Judith Donovan CBE, Chair of Keep Me Posted campaign comments on Beyond 2011’s consideration of an Online Only Census:

 

“It is always good to hear that public bodies are looking to innovate and take advantage of the latest technology but we are concerned that the Office of National Statistics’ (ONS) Beyond 2011’s suggestion of an online only census is a bridge too far. Currently in the UK there are approximately 16 million people without basic internet skills and 7 million without access to the internet; often these groups are comprised of the most vulnerable people in society such as the elderly, disabled or those from lower income households.
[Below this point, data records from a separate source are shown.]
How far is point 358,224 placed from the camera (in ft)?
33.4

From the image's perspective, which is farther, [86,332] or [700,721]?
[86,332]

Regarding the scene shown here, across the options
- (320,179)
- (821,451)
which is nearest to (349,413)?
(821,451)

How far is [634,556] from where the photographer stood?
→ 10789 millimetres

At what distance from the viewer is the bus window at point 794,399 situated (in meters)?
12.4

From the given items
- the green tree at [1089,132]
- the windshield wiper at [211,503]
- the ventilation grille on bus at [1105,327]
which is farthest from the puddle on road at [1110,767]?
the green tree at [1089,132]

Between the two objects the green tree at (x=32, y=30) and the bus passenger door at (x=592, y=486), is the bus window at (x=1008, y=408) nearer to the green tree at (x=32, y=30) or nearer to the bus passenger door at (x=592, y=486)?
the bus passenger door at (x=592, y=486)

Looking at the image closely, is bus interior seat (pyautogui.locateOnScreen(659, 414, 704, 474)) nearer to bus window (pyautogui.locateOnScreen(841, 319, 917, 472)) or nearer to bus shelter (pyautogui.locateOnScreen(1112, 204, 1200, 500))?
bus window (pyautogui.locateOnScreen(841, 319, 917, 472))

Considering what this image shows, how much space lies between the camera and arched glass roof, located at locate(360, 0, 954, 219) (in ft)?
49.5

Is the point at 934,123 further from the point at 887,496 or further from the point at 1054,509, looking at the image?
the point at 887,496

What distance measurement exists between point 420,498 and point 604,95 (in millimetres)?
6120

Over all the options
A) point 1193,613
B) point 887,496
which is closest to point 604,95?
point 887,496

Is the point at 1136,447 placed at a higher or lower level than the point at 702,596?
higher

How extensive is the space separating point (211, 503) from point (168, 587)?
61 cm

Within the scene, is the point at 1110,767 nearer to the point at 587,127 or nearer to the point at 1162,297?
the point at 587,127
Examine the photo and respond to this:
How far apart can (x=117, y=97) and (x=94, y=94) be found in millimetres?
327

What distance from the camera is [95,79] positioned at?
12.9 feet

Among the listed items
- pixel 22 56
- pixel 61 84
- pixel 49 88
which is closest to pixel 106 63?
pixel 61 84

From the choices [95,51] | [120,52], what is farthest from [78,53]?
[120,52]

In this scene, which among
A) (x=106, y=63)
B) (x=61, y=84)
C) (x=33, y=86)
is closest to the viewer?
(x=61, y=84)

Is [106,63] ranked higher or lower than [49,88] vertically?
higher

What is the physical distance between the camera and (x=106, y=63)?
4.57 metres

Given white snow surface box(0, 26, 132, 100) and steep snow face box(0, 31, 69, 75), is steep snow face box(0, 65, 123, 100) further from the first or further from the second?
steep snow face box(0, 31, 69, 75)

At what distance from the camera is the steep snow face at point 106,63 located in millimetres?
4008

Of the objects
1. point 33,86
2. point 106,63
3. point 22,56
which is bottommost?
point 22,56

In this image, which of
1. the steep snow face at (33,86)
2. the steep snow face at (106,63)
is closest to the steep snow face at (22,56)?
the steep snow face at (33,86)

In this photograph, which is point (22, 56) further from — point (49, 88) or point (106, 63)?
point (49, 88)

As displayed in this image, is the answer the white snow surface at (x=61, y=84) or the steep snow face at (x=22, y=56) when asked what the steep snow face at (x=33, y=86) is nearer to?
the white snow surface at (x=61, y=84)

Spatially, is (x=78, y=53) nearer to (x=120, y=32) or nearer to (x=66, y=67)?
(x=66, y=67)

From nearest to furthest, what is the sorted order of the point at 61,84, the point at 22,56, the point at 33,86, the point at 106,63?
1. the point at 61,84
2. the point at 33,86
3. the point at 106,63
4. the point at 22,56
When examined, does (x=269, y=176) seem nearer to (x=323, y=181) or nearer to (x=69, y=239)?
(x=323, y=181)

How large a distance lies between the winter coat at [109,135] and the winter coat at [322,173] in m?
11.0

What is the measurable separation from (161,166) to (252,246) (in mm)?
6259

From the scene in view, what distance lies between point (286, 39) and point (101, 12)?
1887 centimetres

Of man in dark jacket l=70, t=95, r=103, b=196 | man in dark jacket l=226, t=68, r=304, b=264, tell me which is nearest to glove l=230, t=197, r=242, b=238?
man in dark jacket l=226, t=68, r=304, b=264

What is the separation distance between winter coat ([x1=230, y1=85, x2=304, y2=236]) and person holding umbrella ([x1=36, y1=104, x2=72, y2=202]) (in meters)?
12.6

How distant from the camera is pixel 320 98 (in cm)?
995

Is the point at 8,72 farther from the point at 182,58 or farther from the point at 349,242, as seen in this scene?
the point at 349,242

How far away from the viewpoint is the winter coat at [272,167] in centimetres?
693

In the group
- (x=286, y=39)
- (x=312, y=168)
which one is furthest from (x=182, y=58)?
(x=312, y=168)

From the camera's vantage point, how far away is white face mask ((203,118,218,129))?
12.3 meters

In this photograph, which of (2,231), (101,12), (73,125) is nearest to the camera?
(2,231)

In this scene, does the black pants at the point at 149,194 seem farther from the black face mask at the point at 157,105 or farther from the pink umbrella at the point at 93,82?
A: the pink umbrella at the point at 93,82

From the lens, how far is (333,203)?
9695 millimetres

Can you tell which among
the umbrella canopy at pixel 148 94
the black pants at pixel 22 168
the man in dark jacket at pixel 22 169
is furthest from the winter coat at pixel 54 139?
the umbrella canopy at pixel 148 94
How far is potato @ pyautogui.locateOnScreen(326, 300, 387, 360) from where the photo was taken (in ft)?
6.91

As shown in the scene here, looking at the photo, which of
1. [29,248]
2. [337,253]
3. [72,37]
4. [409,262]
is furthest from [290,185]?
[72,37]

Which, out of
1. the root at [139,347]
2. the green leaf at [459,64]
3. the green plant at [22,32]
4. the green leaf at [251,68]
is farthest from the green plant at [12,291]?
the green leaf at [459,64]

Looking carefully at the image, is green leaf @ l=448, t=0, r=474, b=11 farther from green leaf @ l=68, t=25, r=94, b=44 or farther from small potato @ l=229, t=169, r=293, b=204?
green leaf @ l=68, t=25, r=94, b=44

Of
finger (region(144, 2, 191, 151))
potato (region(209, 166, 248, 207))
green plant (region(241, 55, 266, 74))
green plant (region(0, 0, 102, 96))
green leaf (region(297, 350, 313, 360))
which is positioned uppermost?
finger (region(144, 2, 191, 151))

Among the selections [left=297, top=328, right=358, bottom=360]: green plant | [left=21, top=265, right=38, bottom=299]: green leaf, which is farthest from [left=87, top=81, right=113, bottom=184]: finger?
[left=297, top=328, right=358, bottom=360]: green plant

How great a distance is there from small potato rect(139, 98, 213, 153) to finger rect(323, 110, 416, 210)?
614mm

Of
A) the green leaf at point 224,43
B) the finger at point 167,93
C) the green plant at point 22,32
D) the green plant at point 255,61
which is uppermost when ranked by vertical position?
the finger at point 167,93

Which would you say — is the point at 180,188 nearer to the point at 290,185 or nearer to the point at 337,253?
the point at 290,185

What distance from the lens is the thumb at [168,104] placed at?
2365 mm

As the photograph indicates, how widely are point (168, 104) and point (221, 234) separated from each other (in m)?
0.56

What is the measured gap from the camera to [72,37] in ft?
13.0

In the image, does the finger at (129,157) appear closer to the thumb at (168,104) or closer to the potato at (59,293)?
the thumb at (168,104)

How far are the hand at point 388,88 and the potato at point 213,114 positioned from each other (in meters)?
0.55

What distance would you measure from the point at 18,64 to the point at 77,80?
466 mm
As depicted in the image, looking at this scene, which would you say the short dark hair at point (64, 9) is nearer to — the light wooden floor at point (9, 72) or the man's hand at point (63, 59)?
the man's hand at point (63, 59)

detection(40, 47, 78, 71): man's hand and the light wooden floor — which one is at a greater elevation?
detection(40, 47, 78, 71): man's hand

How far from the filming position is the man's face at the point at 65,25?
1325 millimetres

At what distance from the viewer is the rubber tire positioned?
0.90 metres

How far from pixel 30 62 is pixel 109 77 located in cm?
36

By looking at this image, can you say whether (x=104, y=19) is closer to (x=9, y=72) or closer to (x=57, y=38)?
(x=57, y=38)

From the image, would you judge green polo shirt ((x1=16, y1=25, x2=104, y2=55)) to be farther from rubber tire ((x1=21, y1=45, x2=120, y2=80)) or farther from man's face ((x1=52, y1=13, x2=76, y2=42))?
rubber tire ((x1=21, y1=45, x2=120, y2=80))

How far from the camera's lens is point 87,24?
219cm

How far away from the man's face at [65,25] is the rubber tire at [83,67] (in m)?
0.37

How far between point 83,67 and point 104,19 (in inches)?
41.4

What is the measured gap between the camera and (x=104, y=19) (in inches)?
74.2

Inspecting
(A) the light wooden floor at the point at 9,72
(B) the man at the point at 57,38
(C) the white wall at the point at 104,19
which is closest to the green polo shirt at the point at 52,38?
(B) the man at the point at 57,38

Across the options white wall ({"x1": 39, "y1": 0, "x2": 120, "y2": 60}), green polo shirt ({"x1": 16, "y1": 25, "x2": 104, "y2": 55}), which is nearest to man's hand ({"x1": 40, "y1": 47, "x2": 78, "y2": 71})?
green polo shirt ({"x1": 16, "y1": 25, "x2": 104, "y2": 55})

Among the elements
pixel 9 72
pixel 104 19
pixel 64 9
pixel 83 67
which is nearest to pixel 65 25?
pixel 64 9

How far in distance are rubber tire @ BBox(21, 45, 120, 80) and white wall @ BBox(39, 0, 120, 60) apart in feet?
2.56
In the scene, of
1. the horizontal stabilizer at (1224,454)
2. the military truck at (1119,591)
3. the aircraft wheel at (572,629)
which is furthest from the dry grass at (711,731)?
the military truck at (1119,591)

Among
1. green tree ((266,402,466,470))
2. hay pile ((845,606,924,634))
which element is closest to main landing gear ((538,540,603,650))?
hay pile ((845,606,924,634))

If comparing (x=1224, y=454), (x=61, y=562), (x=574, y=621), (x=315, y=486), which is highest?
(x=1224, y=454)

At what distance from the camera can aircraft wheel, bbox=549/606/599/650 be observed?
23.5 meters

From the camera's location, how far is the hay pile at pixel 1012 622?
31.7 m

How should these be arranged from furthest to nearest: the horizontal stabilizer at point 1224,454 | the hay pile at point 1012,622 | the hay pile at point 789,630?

If the census is to remain representative, the process must be as accessible and inclusive as possible; particularly as the whole point of this exercise is to allocate public spending correctly.

 

“Under the 1920 Census Act, citizens can be cautioned and fined £1,000 for failing to answer questions from the census, if these revisions to the process were to go ahead with the current rules still in place then  the government would effectively be criminalising people who are not online. This fact is especially galling when you consider that government backed initiatives to increase broadband access across the UK are currently failing to meet their targets. Do we really want to penalise a third of elderly people in the UK, who the ONS’ own figures confirm have never been online? The government has previously backed down on plans to implement a “digital by default” strategy due to the undeniable evidence that the UK population is either not ready or unable to engage with government departments exclusively online, we feel that to implement an online-only census would be a similar folly and a waste of taxpayer’s time, money and a potential security risk for all participants. The Keep Me Posted campaign is not against digital communication but we feel that it should be fair and reflective of how people in the UK actually live their lives. We would encourage everyone who is concerned about this issue to participate in the public consultation and make your voice heard.”